START THE RECORDS

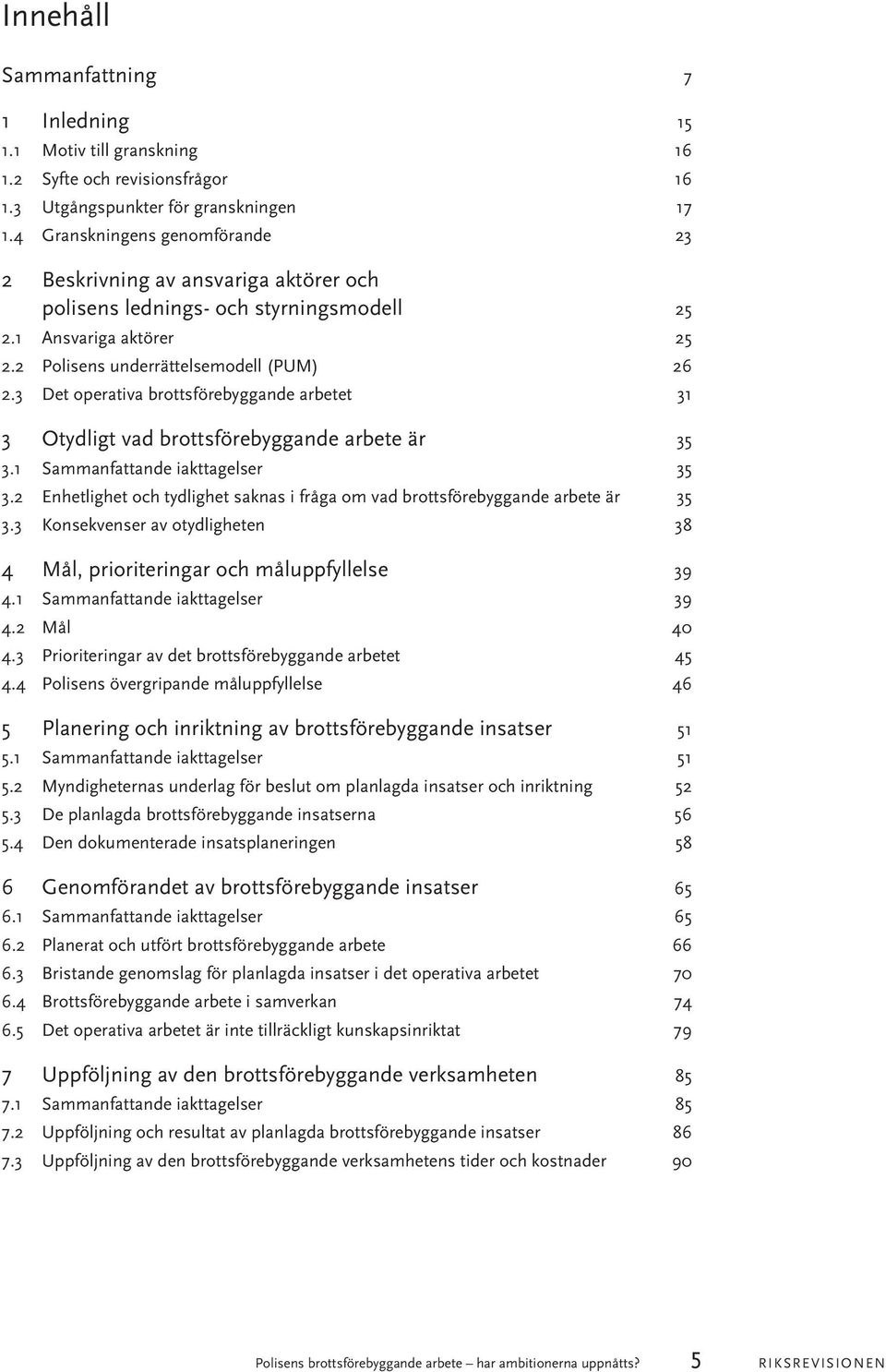 Innehåll

Sammanfattning 7

1 Inledning 15
1.1 Motiv till granskning 16
1.2 Syfte och revisionsfrågor 16
1.3 Utgångspunkter för granskningen 17
1.4 Granskningens genomförande 23

2 Beskrivning av ansvariga aktörer och polisens lednings- och styrningsmodell 25
2.1 Ansvariga aktörer 25
2.2 Polisens underrättelsemodell (PUM) 26
2.3 Det operativa brottsförebyggande arbetet 31

3 Otydligt vad brottsförebyggande arbete är 35
3.1 Sammanfattande iakttagelser 35
3.2 Enhetlighet och tydlighet saknas i fråga om vad brottsförebyggande arbete är 35
3.3 Konsekvenser av otydligheten 38

4 Mål, prioriteringar och måluppfyllelse 39
4.1 Sammanfattande iakttagelser 39
4.2 Mål 40
4.3 Prioriteringar av det brottsförebyggande arbetet 45
4.4 Polisens övergripande måluppfyllelse 46

5 Planering och inriktning av brottsförebyggande insatser 51
5.1 Sammanfattande iakttagelser 51
5.2 Myndigheternas underlag för beslut om planlagda insatser och inriktning 52
5.3 De planlagda brottsförebyggande insatserna 56
5.4 Den dokumenterade insatsplaneringen 58

6 Genomförandet av brottsförebyggande insatser 65
6.1 Sammanfattande iakttagelser 65
6.2 Planerat och utfört brottsförebyggande arbete 66
6.3 Bristande genomslag för planlagda insatser i det operativa arbetet 70
6.4 Brottsförebyggande arbete i samverkan 74
6.5 Det operativa arbetet är inte tillräckligt kunskapsinriktat 79

7 Uppföljning av den brottsförebyggande verksamheten 85
7.1 Sammanfattande iakttagelser 85
7.2 Uppföljning och resultat av planlagda brottsförebyggande insatser 86
7.3 Uppföljning av den brottsförebyggande verksamhetens tider och kostnader 90

Polisens brottsförebyggande arbete – har ambitionerna uppnåtts? 5 RIKSREVISIONEN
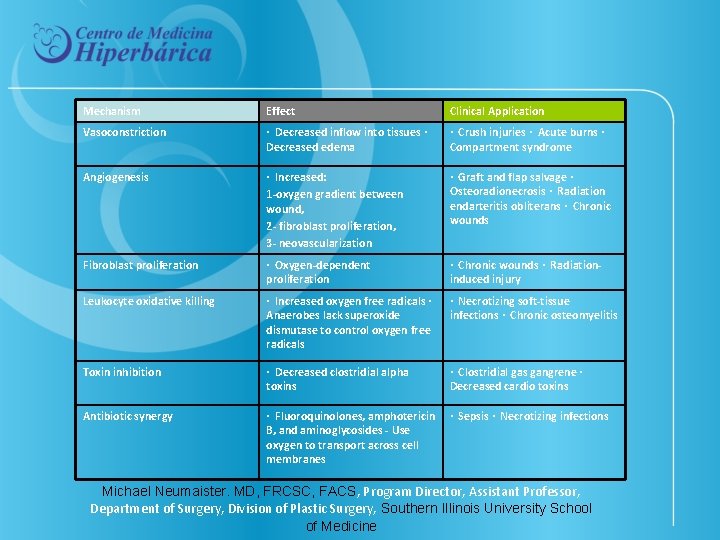 Centro de Medicina Hiperbárica

| Mechanism | Effect | Clinical Application |
|---|---|---|
| Vasoconstriction | · Decreased inflow into tissues · Decreased edema | · Crush injuries · Acute burns · Compartment syndrome |
| Angiogenesis | · Increased: 1-oxygen gradient between wound, 2- fibroblast proliferation, 3- neovascularization | · Graft and flap salvage · Osteoradionecrosis · Radiation endarteritis obliterans · Chronic wounds |
| Fibroblast proliferation | · Oxygen-dependent proliferation | · Chronic wounds · Radiation-induced injury |
| Leukocyte oxidative killing | · Increased oxygen free radicals · Anaerobes lack superoxide dismutase to control oxygen free radicals | · Necrotizing soft-tissue infections · Chronic osteomyelitis |
| Toxin inhibition | · Decreased clostridial alpha toxins | · Clostridial gas gangrene · Decreased cardio toxins |
| Antibiotic synergy | · Fluoroquinolones, amphotericin B, and aminoglycosides - Use oxygen to transport across cell membranes | · Sepsis · Necrotizing infections |

Michael Neumaister. MD, FRCSC, FACS, Program Director, Assistant Professor, Department of Surgery, Division of Plastic Surgery, Southern Illinois University School of Medicine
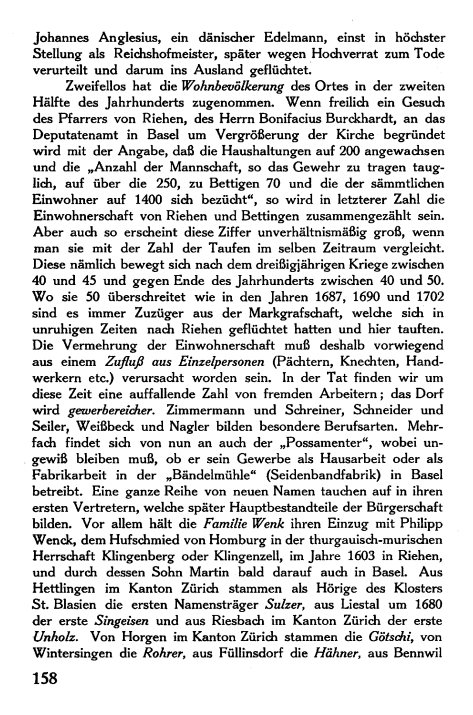 Johannes Anglesius, ein dänischer Edelmann, einst in höchster Stellung als Reichshofmeister, später wegen Hochverrat zum Tode verurteilt und darum ins Ausland geflüchtet.

Zweifellos hat die Wohnbevölkerung des Ortes in der zweiten Hälfte des Jahrhunderts zugenommen. Wenn freilich ein Gesuch des Pfarrers von Riehen, des Herrn Bonifacius Burckhardt, an das Deputatenamt in Basel um Vergrößerung der Kirche begründet wird mit der Angabe, daß die Haushaltungen auf 200 angewachsen und die „Anzahl der Mannschaft, so das Gewehr zu tragen tauglich, auf über die 250, zu Bettigen 70 und die der sämmtlichen Einwohner auf 1400 sich bezücht“, so wird in letzterer Zahl die Einwohnerschaft von Riehen und Bettingen zusammengezählt sein. Aber auch so erscheint diese Ziffer unverhältnismäßig groß, wenn man sie mit der Zahl der Taufen im selben Zeitraum vergleicht. Diese nämlich bewegt sich nach dem dreißigjährigen Kriege zwischen 40 und 45 und gegen Ende des Jahrhunderts zwischen 40 und 50. Wo sie 50 überschreitet wie in den Jahren 1687, 1690 und 1702 sind es immer Zuzüger aus der Markgrafschaft, welche sich in unruhigen Zeiten nach Riehen geflüchtet hatten und hier tauften. Die Vermehrung der Einwohnerschaft muß deshalb vorwiegend aus einem Zufluß aus Einzelpersonen (Pächtern, Knechten, Handwerkern etc.) verursacht worden sein. In der Tat finden wir um diese Zeit eine auffallende Zahl von fremden Arbeitern; das Dorf wird gewerbereicher. Zimmermann und Schreiner, Schneider und Seiler, Weißbeck und Nagler bilden besondere Berufsarten. Mehrfach findet sich von nun an auch der „Possamenter“, wobei ungewiß bleiben muß, ob er sein Gewerbe als Hausarbeit oder als Fabrikarbeit in der „Bändelmühle“ (Seidenbandfabrik) in Basel betreibt. Eine ganze Reihe von neuen Namen tauchen auf in ihren ersten Vertretern, welche später Hauptbestandteile der Bürgerschaft bilden. Vor allem hält die Familie Wenk ihren Einzug mit Philipp Wenck, dem Hufschmied von Homburg in der thurgauisch-murischen Herrschaft Klingenberg oder Klingenzell, im Jahre 1603 in Riehen, und durch dessen Sohn Martin bald darauf auch in Basel. Aus Hettlingen im Kanton Zürich stammen als Hörige des Klosters St. Blasien die ersten Namensträger Sulzer, aus Liestal um 1680 der erste Singeisen und aus Riesbach im Kanton Zürich der erste Unholz. Von Horgen im Kanton Zürich stammen die Götschi, von Wintersingen die Rohrer, aus Füllinsdorf die Hähner, aus Bennwil

158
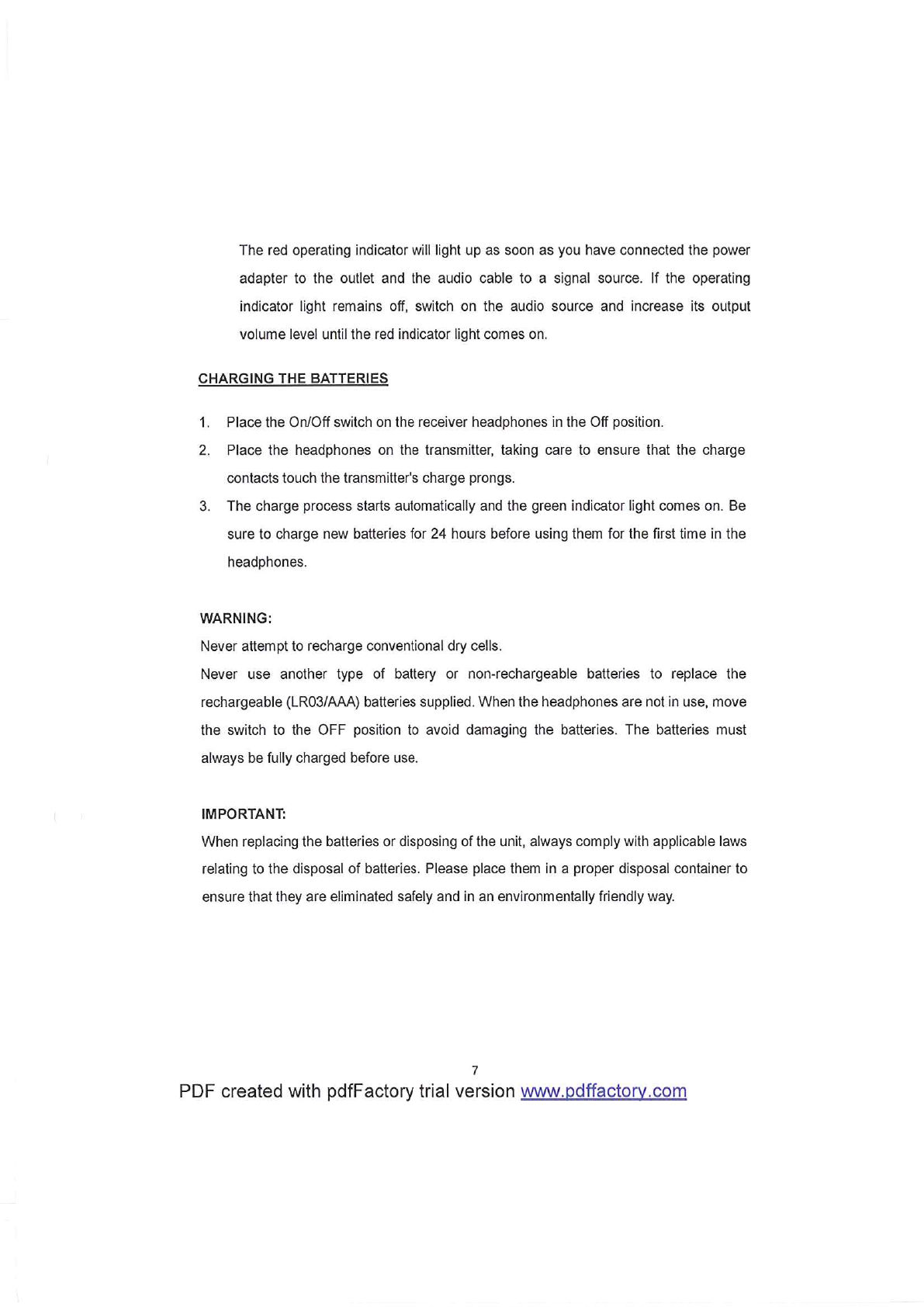 The red operating indicator will light up as soon as you have connected the power adapter to the outlet and the audio cable to a signal source. If the operating indicator light remains off, switch on the audio source and increase its output volume level until the red indicator light comes on.

CHARGING THE BATTERIES

1. Place the On/Off switch on the receiver headphones in the Off position.
2. Place the headphones on the transmitter, taking care to ensure that the charge contacts touch the transmitter's charge prongs.
3. The charge process starts automatically and the green indicator light comes on. Be sure to charge new batteries for 24 hours before using them for the first time in the headphones.

WARNING:
Never attempt to recharge conventional dry cells.
Never use another type of battery or non-rechargeable batteries to replace the rechargeable (LR03/AAA) batteries supplied. When the headphones are not in use, move the switch to the OFF position to avoid damaging the batteries. The batteries must always be fully charged before use.

IMPORTANT:
When replacing the batteries or disposing of the unit, always comply with applicable laws relating to the disposal of batteries. Please place them in a proper disposal container to ensure that they are eliminated safely and in an environmentally friendly way.

7

PDF created with pdfFactory trial version www.pdffactory.com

END THE RECORDS

WORK INSTRUCTIONS:
The pictures in the entries above should be left out; all else must be copied exactly.

RESPONSE TO THE TASK:
 Innehåll

Sammanfattning 7

1 Inledning 15
1.1 Motiv till granskning 16
1.2 Syfte och revisionsfrågor 16
1.3 Utgångspunkter för granskningen 17
1.4 Granskningens genomförande 23

2 Beskrivning av ansvariga aktörer och polisens lednings- och styrningsmodell 25
2.1 Ansvariga aktörer 25
2.2 Polisens underrättelsemodell (PUM) 26
2.3 Det operativa brottsförebyggande arbetet 31

3 Otydligt vad brottsförebyggande arbete är 35
3.1 Sammanfattande iakttagelser 35
3.2 Enhetlighet och tydlighet saknas i fråga om vad brottsförebyggande arbete är 35
3.3 Konsekvenser av otydligheten 38

4 Mål, prioriteringar och måluppfyllelse 39
4.1 Sammanfattande iakttagelser 39
4.2 Mål 40
4.3 Prioriteringar av det brottsförebyggande arbetet 45
4.4 Polisens övergripande måluppfyllelse 46

5 Planering och inriktning av brottsförebyggande insatser 51
5.1 Sammanfattande iakttagelser 51
5.2 Myndigheternas underlag för beslut om planlagda insatser och inriktning 52
5.3 De planlagda brottsförebyggande insatserna 56
5.4 Den dokumenterade insatsplaneringen 58

6 Genomförandet av brottsförebyggande insatser 65
6.1 Sammanfattande iakttagelser 65
6.2 Planerat och utfört brottsförebyggande arbete 66
6.3 Bristande genomslag för planlagda insatser i det operativa arbetet 70
6.4 Brottsförebyggande arbete i samverkan 74
6.5 Det operativa arbetet är inte tillräckligt kunskapsinriktat 79

7 Uppföljning av den brottsförebyggande verksamheten 85
7.1 Sammanfattande iakttagelser 85
7.2 Uppföljning och resultat av planlagda brottsförebyggande insatser 86
7.3 Uppföljning av den brottsförebyggande verksamhetens tider och kostnader 90

Polisens brottsförebyggande arbete – har ambitionerna uppnåtts? 5 RIKSREVISIONEN
 Centro de Medicina Hiperbárica

| Mechanism | Effect | Clinical Application |
|---|---|---|
| Vasoconstriction | · Decreased inflow into tissues · Decreased edema | · Crush injuries · Acute burns · Compartment syndrome |
| Angiogenesis | · Increased: 1-oxygen gradient between wound, 2- fibroblast proliferation, 3- neovascularization | · Graft and flap salvage · Osteoradionecrosis · Radiation endarteritis obliterans · Chronic wounds |
| Fibroblast proliferation | · Oxygen-dependent proliferation | · Chronic wounds · Radiation-induced injury |
| Leukocyte oxidative killing | · Increased oxygen free radicals · Anaerobes lack superoxide dismutase to control oxygen free radicals | · Necrotizing soft-tissue infections · Chronic osteomyelitis |
| Toxin inhibition | · Decreased clostridial alpha toxins | · Clostridial gas gangrene · Decreased cardio toxins |
| Antibiotic synergy | · Fluoroquinolones, amphotericin B, and aminoglycosides - Use oxygen to transport across cell membranes | · Sepsis · Necrotizing infections |

Michael Neumaister. MD, FRCSC, FACS, Program Director, Assistant Professor, Department of Surgery, Division of Plastic Surgery, Southern Illinois University School of Medicine
 Johannes Anglesius, ein dänischer Edelmann, einst in höchster Stellung als Reichshofmeister, später wegen Hochverrat zum Tode verurteilt und darum ins Ausland geflüchtet.

Zweifellos hat die Wohnbevölkerung des Ortes in der zweiten Hälfte des Jahrhunderts zugenommen. Wenn freilich ein Gesuch des Pfarrers von Riehen, des Herrn Bonifacius Burckhardt, an das Deputatenamt in Basel um Vergrößerung der Kirche begründet wird mit der Angabe, daß die Haushaltungen auf 200 angewachsen und die „Anzahl der Mannschaft, so das Gewehr zu tragen tauglich, auf über die 250, zu Bettigen 70 und die der sämmtlichen Einwohner auf 1400 sich bezücht“, so wird in letzterer Zahl die Einwohnerschaft von Riehen und Bettingen zusammengezählt sein. Aber auch so erscheint diese Ziffer unverhältnismäßig groß, wenn man sie mit der Zahl der Taufen im selben Zeitraum vergleicht. Diese nämlich bewegt sich nach dem dreißigjährigen Kriege zwischen 40 und 45 und gegen Ende des Jahrhunderts zwischen 40 und 50. Wo sie 50 überschreitet wie in den Jahren 1687, 1690 und 1702 sind es immer Zuzüger aus der Markgrafschaft, welche sich in unruhigen Zeiten nach Riehen geflüchtet hatten und hier tauften. Die Vermehrung der Einwohnerschaft muß deshalb vorwiegend aus einem Zufluß aus Einzelpersonen (Pächtern, Knechten, Handwerkern etc.) verursacht worden sein. In der Tat finden wir um diese Zeit eine auffallende Zahl von fremden Arbeitern; das Dorf wird gewerbereicher. Zimmermann und Schreiner, Schneider und Seiler, Weißbeck und Nagler bilden besondere Berufsarten. Mehrfach findet sich von nun an auch der „Possamenter“, wobei ungewiß bleiben muß, ob er sein Gewerbe als Hausarbeit oder als Fabrikarbeit in der „Bändelmühle“ (Seidenbandfabrik) in Basel betreibt. Eine ganze Reihe von neuen Namen tauchen auf in ihren ersten Vertretern, welche später Hauptbestandteile der Bürgerschaft bilden. Vor allem hält die Familie Wenk ihren Einzug mit Philipp Wenck, dem Hufschmied von Homburg in der thurgauisch-murischen Herrschaft Klingenberg oder Klingenzell, im Jahre 1603 in Riehen, und durch dessen Sohn Martin bald darauf auch in Basel. Aus Hettlingen im Kanton Zürich stammen als Hörige des Klosters St. Blasien die ersten Namensträger Sulzer, aus Liestal um 1680 der erste Singeisen und aus Riesbach im Kanton Zürich der erste Unholz. Von Horgen im Kanton Zürich stammen die Götschi, von Wintersingen die Rohrer, aus Füllinsdorf die Hähner, aus Bennwil

158
 The red operating indicator will light up as soon as you have connected the power adapter to the outlet and the audio cable to a signal source. If the operating indicator light remains off, switch on the audio source and increase its output volume level until the red indicator light comes on.

CHARGING THE BATTERIES

1. Place the On/Off switch on the receiver headphones in the Off position.
2. Place the headphones on the transmitter, taking care to ensure that the charge contacts touch the transmitter's charge prongs.
3. The charge process starts automatically and the green indicator light comes on. Be sure to charge new batteries for 24 hours before using them for the first time in the headphones.

WARNING:
Never attempt to recharge conventional dry cells.
Never use another type of battery or non-rechargeable batteries to replace the rechargeable (LR03/AAA) batteries supplied. When the headphones are not in use, move the switch to the OFF position to avoid damaging the batteries. The batteries must always be fully charged before use.

IMPORTANT:
When replacing the batteries or disposing of the unit, always comply with applicable laws relating to the disposal of batteries. Please place them in a proper disposal container to ensure that they are eliminated safely and in an environmentally friendly way.

7

PDF created with pdfFactory trial version www.pdffactory.com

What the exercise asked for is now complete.